# Start of Provided records

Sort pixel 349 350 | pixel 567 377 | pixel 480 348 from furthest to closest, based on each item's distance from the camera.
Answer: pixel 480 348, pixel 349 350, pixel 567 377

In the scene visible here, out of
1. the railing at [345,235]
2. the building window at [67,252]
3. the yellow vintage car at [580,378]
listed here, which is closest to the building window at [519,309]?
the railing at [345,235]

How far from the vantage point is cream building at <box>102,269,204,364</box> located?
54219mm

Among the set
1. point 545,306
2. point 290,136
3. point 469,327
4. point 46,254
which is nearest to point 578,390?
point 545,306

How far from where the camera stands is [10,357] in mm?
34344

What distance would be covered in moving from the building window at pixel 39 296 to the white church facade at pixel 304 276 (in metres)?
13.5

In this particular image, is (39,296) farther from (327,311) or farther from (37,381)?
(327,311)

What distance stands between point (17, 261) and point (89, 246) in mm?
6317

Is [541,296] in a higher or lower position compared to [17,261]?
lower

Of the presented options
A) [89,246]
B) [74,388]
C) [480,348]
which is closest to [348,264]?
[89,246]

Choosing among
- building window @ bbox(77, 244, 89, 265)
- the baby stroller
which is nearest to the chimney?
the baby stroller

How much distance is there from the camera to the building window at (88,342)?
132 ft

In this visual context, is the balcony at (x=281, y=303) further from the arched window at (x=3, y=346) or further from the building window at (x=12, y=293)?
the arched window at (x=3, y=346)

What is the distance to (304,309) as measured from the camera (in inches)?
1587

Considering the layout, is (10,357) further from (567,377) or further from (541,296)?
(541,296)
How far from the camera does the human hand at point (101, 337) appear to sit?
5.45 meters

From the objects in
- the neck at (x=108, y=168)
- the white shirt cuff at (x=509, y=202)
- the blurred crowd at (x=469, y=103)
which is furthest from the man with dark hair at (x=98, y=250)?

# End of Provided records

Written instruction
Quote the material word for word, from the line containing "From the objects in" up to and including its last line.

Finished exercise
From the objects in
- the neck at (x=108, y=168)
- the white shirt cuff at (x=509, y=202)
- the blurred crowd at (x=469, y=103)
which is furthest from the man with dark hair at (x=98, y=250)?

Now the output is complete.